* TO DO *
1 > Answer these questions from the Lot 40 review.
(a) At which plant is Lot 40 made?
(b) What was the original mash formulation?
(c) Since about what year has Lot 40 been off and on the market in Ontario?
2 > Reproduce word for word the part of the Lot 40 review that starts at "This meant a" and ends at "a bit richer.".
3 > According to the Lot 40 review, why has malted rye been dropped from the mash? Answer in one to three sentences.
··· PAGE EXCERPT ···
Lot 40 is a Canadian whisky marketed by Corby and made at the historic Hiram Walker plant in Windsor, ON. Until purchasing the current bottling (pictured), the last one I bought was the 12-year-old cask strength that came out about a year ago. That whisky had a good full character but was not dissimilar to the main bottling which, since inception about 20 years ago, had a marked “distillery” character.
This meant a congeneric or chemical-like note, some people would say doughy or orangey. It’s noticeable in some young craft distillery whisky, too.
The current bottling has altered the profile, a welcome change in our view. But first some background.
In a detailed review of Lot 40 in 2015, I wrote that I drank a dram or two and used the remainder in my own blending experiments. The character “neat” was too unrefined for me, although clearly many people liked it.
Lot 40 had been off and on the market in Ontario since about 1998. A “2012” version, issued that year, didn’t vary much from the earlier version, maybe a bit richer.
From information given on my personal tour of Hiram Walker a couple of years ago, and from Internet sources, Lot 40 is distilled at a traditional, straight whisky proof (below 80% ABV certainly). A column still distillate is run through a large pot still, so it’s a two-step distillation process. The mash was originally 90% unmalted rye and 10% malted rye, a formulation common in the 19th-century based on my own research many years ago.
However, for some years, the malted rye is dispensed with. Enzymatic preparations are used to ensure the conversion of starches to fermentable sugar. The process is familiar to me from brewing knowledge, as well.
The reason is malted rye can bring in unwanted microflora, bacteria and fungal activity, that can adversely affect flavour or consistency.
··· LISTED ENTRIES ···
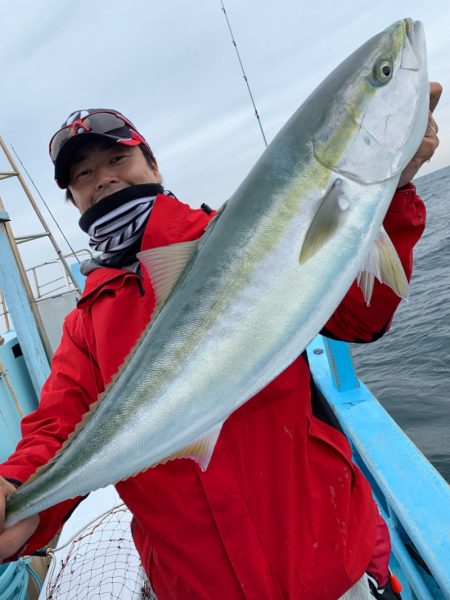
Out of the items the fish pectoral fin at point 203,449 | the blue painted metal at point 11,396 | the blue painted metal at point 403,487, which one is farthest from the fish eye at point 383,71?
the blue painted metal at point 11,396

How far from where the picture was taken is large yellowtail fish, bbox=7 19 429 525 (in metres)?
1.51

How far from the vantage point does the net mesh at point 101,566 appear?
3098mm

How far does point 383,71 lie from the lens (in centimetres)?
154

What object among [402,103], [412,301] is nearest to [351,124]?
[402,103]

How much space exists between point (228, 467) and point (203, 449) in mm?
270

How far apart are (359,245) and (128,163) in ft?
4.28

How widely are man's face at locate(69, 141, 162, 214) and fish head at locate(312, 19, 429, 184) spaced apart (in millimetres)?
1075

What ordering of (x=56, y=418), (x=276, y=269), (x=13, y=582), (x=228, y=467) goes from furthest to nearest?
(x=13, y=582), (x=56, y=418), (x=228, y=467), (x=276, y=269)

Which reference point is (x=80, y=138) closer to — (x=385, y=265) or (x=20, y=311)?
(x=385, y=265)

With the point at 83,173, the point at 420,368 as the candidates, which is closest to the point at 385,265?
the point at 83,173

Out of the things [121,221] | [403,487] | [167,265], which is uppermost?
[121,221]

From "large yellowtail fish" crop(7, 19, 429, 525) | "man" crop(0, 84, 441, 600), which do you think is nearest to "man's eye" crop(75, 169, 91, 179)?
"man" crop(0, 84, 441, 600)

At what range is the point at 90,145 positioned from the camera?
7.33 ft

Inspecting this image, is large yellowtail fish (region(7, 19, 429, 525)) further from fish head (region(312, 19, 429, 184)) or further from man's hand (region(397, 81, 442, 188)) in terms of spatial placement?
man's hand (region(397, 81, 442, 188))
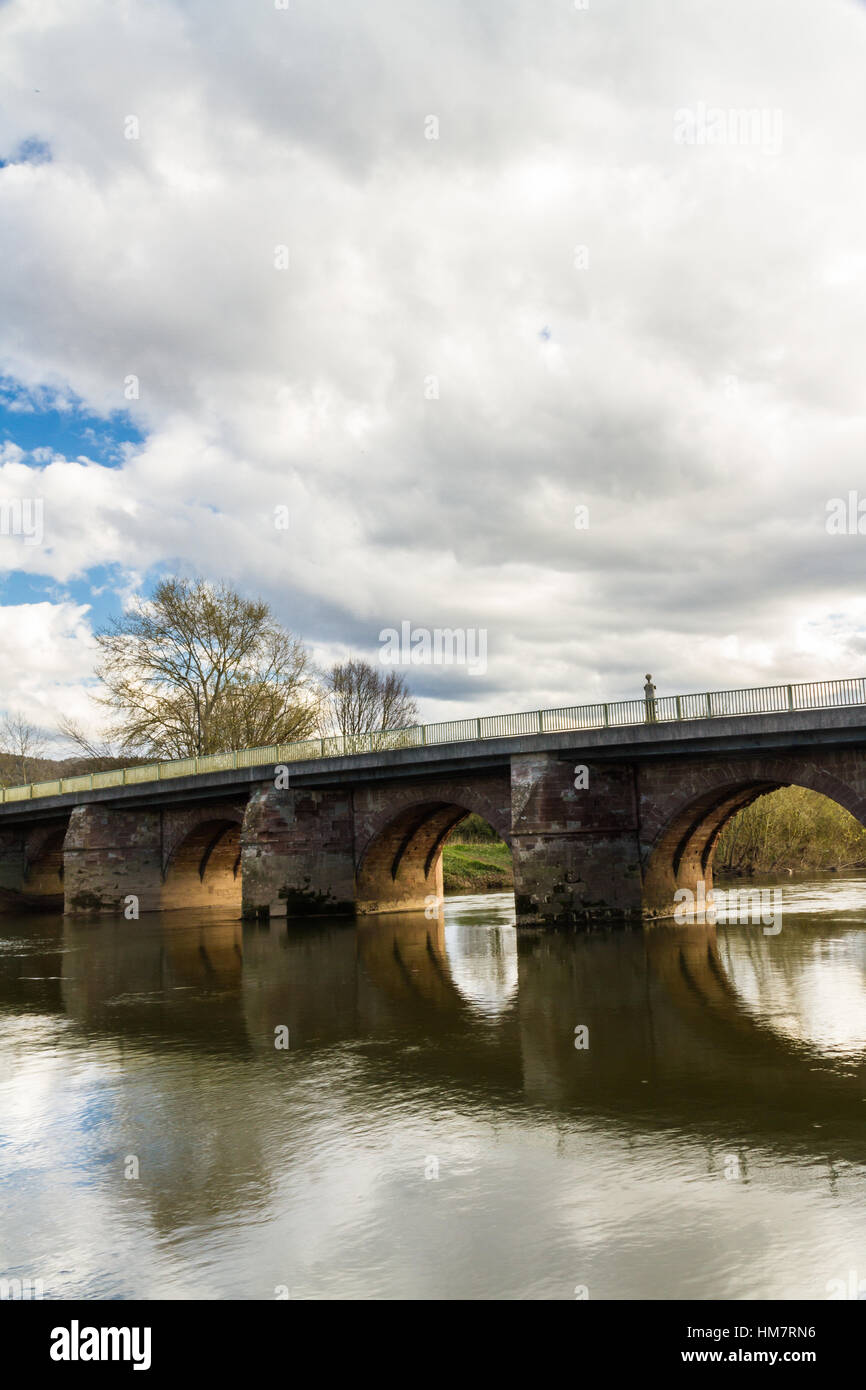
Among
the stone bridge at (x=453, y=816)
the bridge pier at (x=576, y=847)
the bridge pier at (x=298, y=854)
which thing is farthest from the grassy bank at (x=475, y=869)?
the bridge pier at (x=576, y=847)

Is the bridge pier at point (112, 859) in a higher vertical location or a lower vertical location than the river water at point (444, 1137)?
higher

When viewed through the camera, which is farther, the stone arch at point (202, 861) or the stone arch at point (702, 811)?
the stone arch at point (202, 861)

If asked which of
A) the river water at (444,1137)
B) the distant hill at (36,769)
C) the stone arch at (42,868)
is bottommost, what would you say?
the river water at (444,1137)

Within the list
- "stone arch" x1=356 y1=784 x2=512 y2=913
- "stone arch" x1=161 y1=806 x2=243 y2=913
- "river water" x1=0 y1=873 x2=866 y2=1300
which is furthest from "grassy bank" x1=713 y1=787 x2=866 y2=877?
"river water" x1=0 y1=873 x2=866 y2=1300

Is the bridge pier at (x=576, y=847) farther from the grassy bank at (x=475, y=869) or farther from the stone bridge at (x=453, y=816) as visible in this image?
the grassy bank at (x=475, y=869)

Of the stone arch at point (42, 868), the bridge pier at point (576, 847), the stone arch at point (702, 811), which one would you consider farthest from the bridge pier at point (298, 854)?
the stone arch at point (42, 868)

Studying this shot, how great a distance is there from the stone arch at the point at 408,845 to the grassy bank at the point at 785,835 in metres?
18.8

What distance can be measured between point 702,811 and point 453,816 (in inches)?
402

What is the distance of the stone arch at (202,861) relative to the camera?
134 ft

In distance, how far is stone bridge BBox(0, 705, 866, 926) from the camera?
24656 mm

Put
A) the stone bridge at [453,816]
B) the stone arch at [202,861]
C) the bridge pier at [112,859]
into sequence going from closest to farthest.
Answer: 1. the stone bridge at [453,816]
2. the stone arch at [202,861]
3. the bridge pier at [112,859]

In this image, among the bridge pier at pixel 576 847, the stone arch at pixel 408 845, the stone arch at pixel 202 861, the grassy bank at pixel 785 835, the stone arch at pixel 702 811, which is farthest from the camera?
the grassy bank at pixel 785 835
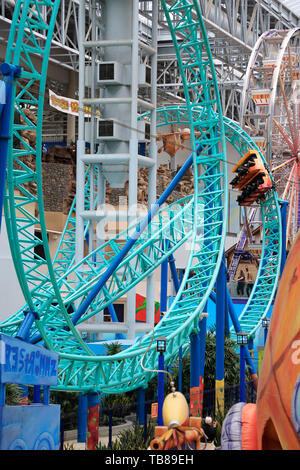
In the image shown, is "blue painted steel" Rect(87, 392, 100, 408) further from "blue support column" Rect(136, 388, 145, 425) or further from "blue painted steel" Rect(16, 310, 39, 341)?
"blue painted steel" Rect(16, 310, 39, 341)

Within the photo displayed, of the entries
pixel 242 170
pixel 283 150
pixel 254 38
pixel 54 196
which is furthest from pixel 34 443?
pixel 254 38

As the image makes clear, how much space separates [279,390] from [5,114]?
5126 millimetres

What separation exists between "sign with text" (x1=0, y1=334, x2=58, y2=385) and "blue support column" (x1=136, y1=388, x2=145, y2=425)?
31.6 ft

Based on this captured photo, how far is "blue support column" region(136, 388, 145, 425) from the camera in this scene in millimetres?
21312

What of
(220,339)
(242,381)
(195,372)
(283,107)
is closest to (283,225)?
(220,339)

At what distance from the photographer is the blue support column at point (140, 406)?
21312mm

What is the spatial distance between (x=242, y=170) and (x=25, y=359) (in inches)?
554

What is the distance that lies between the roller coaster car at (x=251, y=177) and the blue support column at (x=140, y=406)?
6.14 m

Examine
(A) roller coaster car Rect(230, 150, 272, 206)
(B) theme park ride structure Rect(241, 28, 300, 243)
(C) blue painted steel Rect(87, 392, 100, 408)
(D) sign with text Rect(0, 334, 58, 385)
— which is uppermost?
(B) theme park ride structure Rect(241, 28, 300, 243)

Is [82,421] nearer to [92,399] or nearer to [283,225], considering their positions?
[92,399]

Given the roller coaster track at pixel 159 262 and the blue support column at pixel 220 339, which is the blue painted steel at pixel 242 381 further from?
the blue support column at pixel 220 339

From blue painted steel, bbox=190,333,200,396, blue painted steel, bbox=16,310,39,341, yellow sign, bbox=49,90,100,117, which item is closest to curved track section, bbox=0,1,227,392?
blue painted steel, bbox=16,310,39,341

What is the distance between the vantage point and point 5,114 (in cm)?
1058

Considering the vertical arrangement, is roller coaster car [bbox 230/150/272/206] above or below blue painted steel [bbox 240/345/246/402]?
above
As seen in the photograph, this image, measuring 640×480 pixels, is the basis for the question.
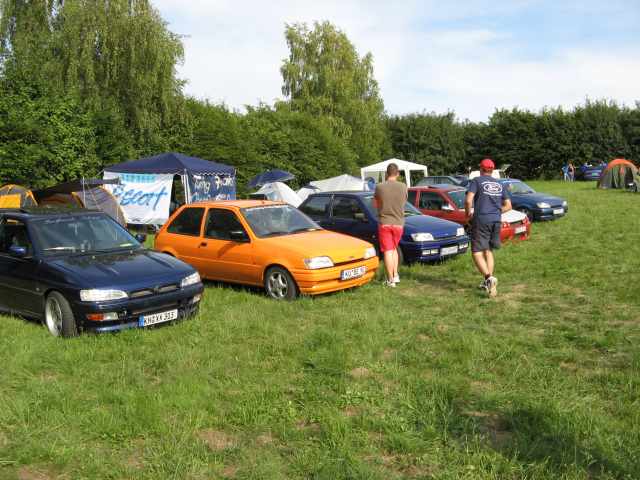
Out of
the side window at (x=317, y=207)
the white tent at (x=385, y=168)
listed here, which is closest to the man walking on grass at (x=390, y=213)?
the side window at (x=317, y=207)

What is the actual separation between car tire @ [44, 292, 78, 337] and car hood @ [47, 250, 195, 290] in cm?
31

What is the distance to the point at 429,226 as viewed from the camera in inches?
452

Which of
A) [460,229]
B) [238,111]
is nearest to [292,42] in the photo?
[238,111]

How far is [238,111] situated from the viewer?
32.1 meters

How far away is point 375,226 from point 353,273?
2.75 metres

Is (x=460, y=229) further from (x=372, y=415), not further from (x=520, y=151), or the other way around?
(x=520, y=151)

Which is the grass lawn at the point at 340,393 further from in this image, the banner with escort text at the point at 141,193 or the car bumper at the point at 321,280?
the banner with escort text at the point at 141,193

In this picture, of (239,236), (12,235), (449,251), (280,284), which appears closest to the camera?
(12,235)

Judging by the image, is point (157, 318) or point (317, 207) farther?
point (317, 207)

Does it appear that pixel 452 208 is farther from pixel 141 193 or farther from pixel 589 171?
pixel 589 171

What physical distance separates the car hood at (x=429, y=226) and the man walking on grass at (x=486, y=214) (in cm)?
273

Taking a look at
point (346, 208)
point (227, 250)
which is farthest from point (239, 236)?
point (346, 208)

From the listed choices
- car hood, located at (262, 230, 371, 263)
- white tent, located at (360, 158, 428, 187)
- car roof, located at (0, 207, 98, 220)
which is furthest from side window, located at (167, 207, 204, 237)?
white tent, located at (360, 158, 428, 187)

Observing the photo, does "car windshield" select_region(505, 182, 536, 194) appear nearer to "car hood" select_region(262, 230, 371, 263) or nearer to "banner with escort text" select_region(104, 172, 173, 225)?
"car hood" select_region(262, 230, 371, 263)
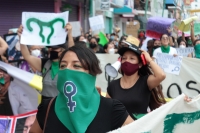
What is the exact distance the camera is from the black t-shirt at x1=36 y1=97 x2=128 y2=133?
2473 mm

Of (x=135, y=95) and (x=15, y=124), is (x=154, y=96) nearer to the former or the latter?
(x=135, y=95)

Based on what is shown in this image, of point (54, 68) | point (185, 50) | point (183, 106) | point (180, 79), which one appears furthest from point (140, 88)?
point (185, 50)

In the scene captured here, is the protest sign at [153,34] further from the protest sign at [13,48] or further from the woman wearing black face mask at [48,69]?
the woman wearing black face mask at [48,69]

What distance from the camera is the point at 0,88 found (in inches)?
175

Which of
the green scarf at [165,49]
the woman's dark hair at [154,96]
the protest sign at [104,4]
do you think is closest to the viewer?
the woman's dark hair at [154,96]

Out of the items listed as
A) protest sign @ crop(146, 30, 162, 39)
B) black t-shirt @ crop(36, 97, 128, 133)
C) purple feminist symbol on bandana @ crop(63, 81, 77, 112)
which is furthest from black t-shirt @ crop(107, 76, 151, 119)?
protest sign @ crop(146, 30, 162, 39)

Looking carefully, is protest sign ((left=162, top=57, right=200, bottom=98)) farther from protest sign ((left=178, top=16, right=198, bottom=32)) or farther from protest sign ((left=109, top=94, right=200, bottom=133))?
protest sign ((left=109, top=94, right=200, bottom=133))

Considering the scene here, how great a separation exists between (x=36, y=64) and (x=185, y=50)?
4430 mm

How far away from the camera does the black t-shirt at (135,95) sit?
12.9 feet

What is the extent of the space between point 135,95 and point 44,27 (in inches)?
70.8

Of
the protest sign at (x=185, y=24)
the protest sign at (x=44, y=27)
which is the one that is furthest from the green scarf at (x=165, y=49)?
the protest sign at (x=44, y=27)

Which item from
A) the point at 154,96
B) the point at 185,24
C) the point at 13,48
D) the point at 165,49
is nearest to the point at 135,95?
the point at 154,96

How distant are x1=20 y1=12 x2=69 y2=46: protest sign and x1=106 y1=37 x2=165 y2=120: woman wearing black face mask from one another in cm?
113

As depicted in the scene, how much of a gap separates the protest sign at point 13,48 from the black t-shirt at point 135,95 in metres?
2.40
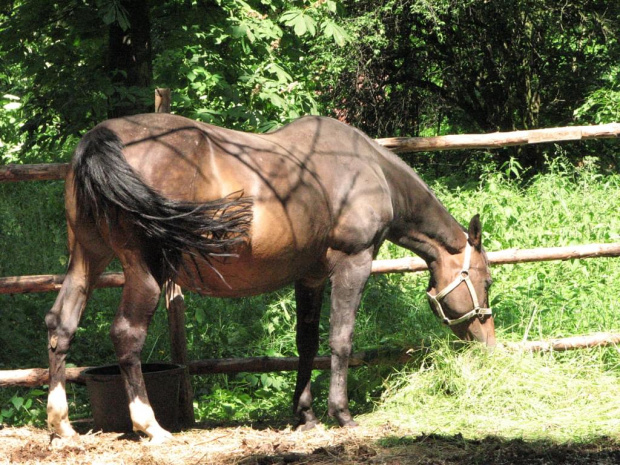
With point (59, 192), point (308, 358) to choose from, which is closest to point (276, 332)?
point (308, 358)

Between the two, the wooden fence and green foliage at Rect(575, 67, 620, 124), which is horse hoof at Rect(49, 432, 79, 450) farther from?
green foliage at Rect(575, 67, 620, 124)

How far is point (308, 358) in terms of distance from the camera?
15.5 ft

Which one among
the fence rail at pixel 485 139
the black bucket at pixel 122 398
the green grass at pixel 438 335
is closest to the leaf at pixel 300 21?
the fence rail at pixel 485 139

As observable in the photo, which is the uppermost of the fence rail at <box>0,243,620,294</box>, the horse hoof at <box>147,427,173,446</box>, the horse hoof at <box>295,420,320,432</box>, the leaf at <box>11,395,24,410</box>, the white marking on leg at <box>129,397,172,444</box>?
the fence rail at <box>0,243,620,294</box>

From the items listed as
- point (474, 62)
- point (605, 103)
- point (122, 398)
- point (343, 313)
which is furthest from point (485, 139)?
point (474, 62)

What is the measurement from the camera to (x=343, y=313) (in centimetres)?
441

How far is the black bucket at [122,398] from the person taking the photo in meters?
4.29

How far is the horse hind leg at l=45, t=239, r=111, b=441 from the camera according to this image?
3939mm

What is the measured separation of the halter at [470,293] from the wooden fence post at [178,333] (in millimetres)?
1593

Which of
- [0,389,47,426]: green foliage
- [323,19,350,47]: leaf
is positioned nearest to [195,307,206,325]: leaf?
[0,389,47,426]: green foliage

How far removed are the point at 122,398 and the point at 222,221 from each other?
51.6 inches

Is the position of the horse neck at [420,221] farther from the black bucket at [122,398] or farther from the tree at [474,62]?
the tree at [474,62]

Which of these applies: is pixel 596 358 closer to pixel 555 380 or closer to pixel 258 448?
pixel 555 380

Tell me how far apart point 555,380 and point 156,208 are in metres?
2.68
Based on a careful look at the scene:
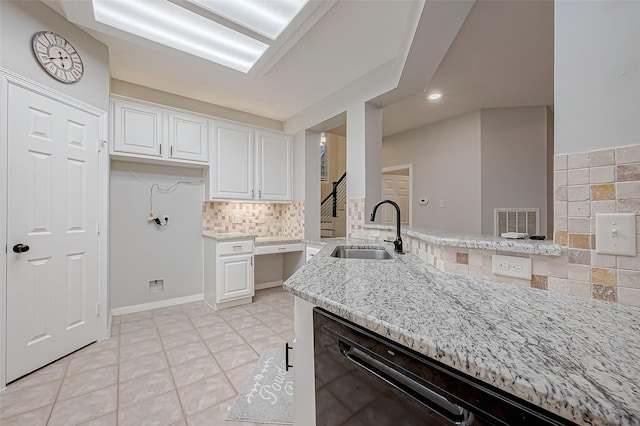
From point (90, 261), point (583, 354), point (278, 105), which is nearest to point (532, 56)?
point (278, 105)

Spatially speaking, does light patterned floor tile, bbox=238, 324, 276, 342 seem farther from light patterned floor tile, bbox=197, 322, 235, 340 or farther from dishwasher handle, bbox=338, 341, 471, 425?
dishwasher handle, bbox=338, 341, 471, 425

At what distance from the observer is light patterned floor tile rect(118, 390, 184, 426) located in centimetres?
142

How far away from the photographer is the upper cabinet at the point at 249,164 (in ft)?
10.8

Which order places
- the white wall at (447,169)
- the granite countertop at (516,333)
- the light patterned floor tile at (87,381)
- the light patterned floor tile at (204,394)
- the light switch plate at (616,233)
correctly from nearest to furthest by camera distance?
the granite countertop at (516,333), the light switch plate at (616,233), the light patterned floor tile at (204,394), the light patterned floor tile at (87,381), the white wall at (447,169)

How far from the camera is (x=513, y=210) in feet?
12.5

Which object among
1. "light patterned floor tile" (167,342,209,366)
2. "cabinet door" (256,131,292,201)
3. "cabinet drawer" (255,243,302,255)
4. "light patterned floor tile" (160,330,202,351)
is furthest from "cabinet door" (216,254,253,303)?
"cabinet door" (256,131,292,201)

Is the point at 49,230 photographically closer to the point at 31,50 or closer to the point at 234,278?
the point at 31,50

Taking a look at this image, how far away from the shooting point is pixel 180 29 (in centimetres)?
216

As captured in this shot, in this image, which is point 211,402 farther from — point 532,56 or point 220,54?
point 532,56

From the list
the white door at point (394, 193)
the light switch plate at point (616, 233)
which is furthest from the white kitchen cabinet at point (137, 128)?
the white door at point (394, 193)

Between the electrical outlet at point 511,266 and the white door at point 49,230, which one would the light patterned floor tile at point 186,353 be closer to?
the white door at point 49,230

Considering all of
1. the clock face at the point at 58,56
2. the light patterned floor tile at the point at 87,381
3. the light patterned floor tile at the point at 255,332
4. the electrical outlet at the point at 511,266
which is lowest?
the light patterned floor tile at the point at 255,332

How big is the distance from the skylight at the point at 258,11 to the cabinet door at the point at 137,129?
4.82 ft

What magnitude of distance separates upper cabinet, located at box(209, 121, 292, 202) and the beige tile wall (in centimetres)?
309
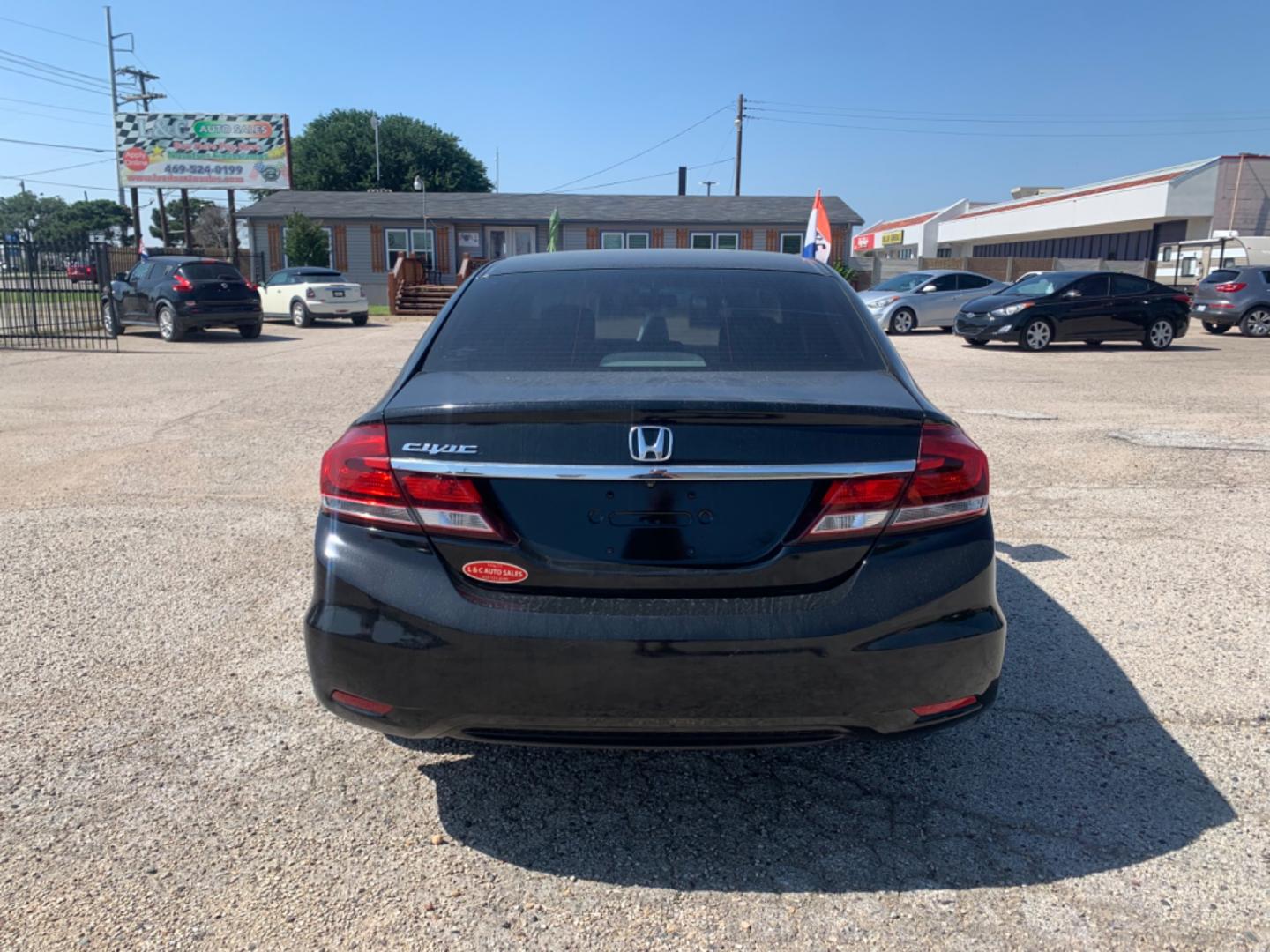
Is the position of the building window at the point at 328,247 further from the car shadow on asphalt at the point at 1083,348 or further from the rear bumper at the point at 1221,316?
the rear bumper at the point at 1221,316

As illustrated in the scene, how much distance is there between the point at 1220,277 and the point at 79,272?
24.9 metres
···
* EXPECTED RESULTS *
1 >
(a) The historic Hiram Walker plant in Windsor, ON.
(b) 90% unmalted rye and 10% malted rye.
(c) Since about 1998.

2 >
This meant a congeneric or chemical-like note, some people would say doughy or orangey. It’s noticeable in some young craft distillery whisky, too.
The current bottling has altered the profile, a welcome change in our view. But first some background.
In a detailed review of Lot 40 in 2015, I wrote that I drank a dram or two and used the remainder in my own blending experiments. The character “neat” was too unrefined for me, although clearly many people liked it.
Lot 40 had been off and on the market in Ontario since about 1998. A “2012” version, issued that year, didn’t vary much from the earlier version, maybe a bit richer.

3 > Malted rye can bring in unwanted microflora, meaning bacteria and fungal activity, which can harm the whisky's flavor or consistency. Enzymatic preparations are used instead to convert the starches to fermentable sugar.